## PROBLEM REQUIREMENTS:
Change "basketball player" to "athlete" throughout the rows below, and copy everything else without alteration.

## SOURCE DATA:
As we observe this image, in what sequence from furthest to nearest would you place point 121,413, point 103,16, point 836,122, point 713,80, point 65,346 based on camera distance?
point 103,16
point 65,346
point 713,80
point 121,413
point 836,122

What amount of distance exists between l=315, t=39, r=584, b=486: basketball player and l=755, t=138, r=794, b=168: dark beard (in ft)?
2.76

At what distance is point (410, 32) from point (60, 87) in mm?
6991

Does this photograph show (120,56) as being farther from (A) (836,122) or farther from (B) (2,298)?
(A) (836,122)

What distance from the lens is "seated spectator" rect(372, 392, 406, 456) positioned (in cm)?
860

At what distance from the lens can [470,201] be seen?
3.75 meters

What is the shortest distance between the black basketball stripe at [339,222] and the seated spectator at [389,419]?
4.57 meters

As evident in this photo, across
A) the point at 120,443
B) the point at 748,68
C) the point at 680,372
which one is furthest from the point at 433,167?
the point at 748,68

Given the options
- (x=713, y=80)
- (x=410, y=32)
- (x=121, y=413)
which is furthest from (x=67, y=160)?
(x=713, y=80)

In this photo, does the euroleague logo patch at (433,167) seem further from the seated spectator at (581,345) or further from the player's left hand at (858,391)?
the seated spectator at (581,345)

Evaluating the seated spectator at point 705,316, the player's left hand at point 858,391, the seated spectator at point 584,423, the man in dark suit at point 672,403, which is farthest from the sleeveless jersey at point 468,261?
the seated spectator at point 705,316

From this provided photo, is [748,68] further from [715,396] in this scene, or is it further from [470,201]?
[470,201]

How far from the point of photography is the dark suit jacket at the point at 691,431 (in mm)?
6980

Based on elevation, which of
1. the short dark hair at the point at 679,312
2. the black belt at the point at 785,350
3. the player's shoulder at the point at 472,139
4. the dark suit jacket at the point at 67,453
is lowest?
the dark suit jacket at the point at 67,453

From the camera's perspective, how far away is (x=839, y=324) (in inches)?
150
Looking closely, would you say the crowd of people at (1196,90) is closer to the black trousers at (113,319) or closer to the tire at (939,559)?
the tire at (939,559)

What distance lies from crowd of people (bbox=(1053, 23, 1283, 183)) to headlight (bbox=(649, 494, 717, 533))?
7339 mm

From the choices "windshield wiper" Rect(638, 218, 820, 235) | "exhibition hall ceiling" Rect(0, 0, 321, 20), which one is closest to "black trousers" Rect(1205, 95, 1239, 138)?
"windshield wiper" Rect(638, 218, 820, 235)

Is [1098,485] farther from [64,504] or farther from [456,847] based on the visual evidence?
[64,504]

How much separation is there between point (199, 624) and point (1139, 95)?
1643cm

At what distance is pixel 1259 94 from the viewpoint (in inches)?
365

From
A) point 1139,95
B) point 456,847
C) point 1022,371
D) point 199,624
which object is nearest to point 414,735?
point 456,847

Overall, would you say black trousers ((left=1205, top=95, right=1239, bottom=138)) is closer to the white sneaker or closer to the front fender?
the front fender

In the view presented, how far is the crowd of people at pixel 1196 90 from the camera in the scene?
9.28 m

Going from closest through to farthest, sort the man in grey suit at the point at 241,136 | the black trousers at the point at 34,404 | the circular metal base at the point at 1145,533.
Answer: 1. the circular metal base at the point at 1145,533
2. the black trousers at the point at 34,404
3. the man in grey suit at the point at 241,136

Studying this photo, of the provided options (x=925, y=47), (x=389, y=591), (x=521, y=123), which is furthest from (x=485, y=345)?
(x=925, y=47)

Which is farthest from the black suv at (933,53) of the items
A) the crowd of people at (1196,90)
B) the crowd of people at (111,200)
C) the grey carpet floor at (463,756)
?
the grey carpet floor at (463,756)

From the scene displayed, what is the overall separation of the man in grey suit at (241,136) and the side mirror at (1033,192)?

## REPLY TO THE EXERCISE:
As we observe this image, in what sequence from furthest to nearest would you place point 121,413, point 103,16, point 836,122, point 713,80, point 65,346 based on camera distance?
point 103,16
point 65,346
point 713,80
point 121,413
point 836,122

What amount of distance exists between l=315, t=39, r=584, b=486: athlete and l=755, t=138, r=794, b=168: dark beard (in ft)?
2.76

At what distance is point (410, 32) from point (60, 87) in mm?
6991

Does this photograph show (120,56) as being farther from (A) (836,122) or farther from (B) (2,298)?
(A) (836,122)

What distance from the lens is "seated spectator" rect(372, 392, 406, 456) positioned (in cm)?
860

At what distance from the lens can [470,201] be seen?
3.75 meters

What is the shortest distance between the black basketball stripe at [339,222] and the seated spectator at [389,419]?
4.57 meters

As evident in this photo, across
A) the point at 120,443
B) the point at 748,68
C) the point at 680,372
which one is furthest from the point at 433,167?
the point at 748,68

Given the options
- (x=713, y=80)
- (x=410, y=32)
- (x=121, y=413)
which is furthest from (x=67, y=160)?
(x=713, y=80)

In this photo, does the euroleague logo patch at (433,167) seem further from the seated spectator at (581,345) or further from the player's left hand at (858,391)?
the seated spectator at (581,345)

Evaluating the seated spectator at point 705,316, the player's left hand at point 858,391, the seated spectator at point 584,423, the man in dark suit at point 672,403, which is farthest from the sleeveless jersey at point 468,261?
the seated spectator at point 705,316

From this provided photo, is [748,68] further from [715,396] in this scene, or is it further from [470,201]?
[470,201]

How far from the point of photography is the dark suit jacket at the point at 691,431 (in mm)?
6980

Based on elevation, which of
1. the short dark hair at the point at 679,312
2. the black belt at the point at 785,350
3. the player's shoulder at the point at 472,139
4. the dark suit jacket at the point at 67,453
is lowest?
the dark suit jacket at the point at 67,453

From the camera's perspective, how far away is (x=839, y=324) (in inches)?
150
Looking closely, would you say the crowd of people at (1196,90) is closer to the black trousers at (113,319) or closer to the tire at (939,559)?
the tire at (939,559)

What distance lies from crowd of people (bbox=(1053, 23, 1283, 183)) to headlight (bbox=(649, 494, 717, 533))?
7339 mm

From the choices "windshield wiper" Rect(638, 218, 820, 235) | "exhibition hall ceiling" Rect(0, 0, 321, 20), which one is closest to "black trousers" Rect(1205, 95, 1239, 138)?
"windshield wiper" Rect(638, 218, 820, 235)

Is [1098,485] farther from [64,504] or farther from [456,847] based on the visual evidence?
[64,504]

How much separation is there between point (199, 624) and point (1139, 95)?
1643cm

At what distance is pixel 1259 94 from the viewpoint (in inches)?
365

From
A) point 1139,95
B) point 456,847
C) point 1022,371
D) point 199,624
which object is nearest to point 414,735?
point 456,847

Overall, would you say black trousers ((left=1205, top=95, right=1239, bottom=138)) is closer to the white sneaker or closer to the front fender?
the front fender

In the view presented, how far is the crowd of people at pixel 1196 90 from the camera in the scene?
9.28 m

Going from closest through to farthest, sort the man in grey suit at the point at 241,136 | the black trousers at the point at 34,404 | the circular metal base at the point at 1145,533.
Answer: 1. the circular metal base at the point at 1145,533
2. the black trousers at the point at 34,404
3. the man in grey suit at the point at 241,136

Studying this photo, of the provided options (x=925, y=47), (x=389, y=591), (x=521, y=123), which is furthest from (x=485, y=345)?
(x=925, y=47)

Which is farthest from the black suv at (933,53) of the items
A) the crowd of people at (1196,90)
B) the crowd of people at (111,200)
C) the grey carpet floor at (463,756)
?
the grey carpet floor at (463,756)

From the scene displayed, what is the overall separation of the man in grey suit at (241,136) and the side mirror at (1033,192)?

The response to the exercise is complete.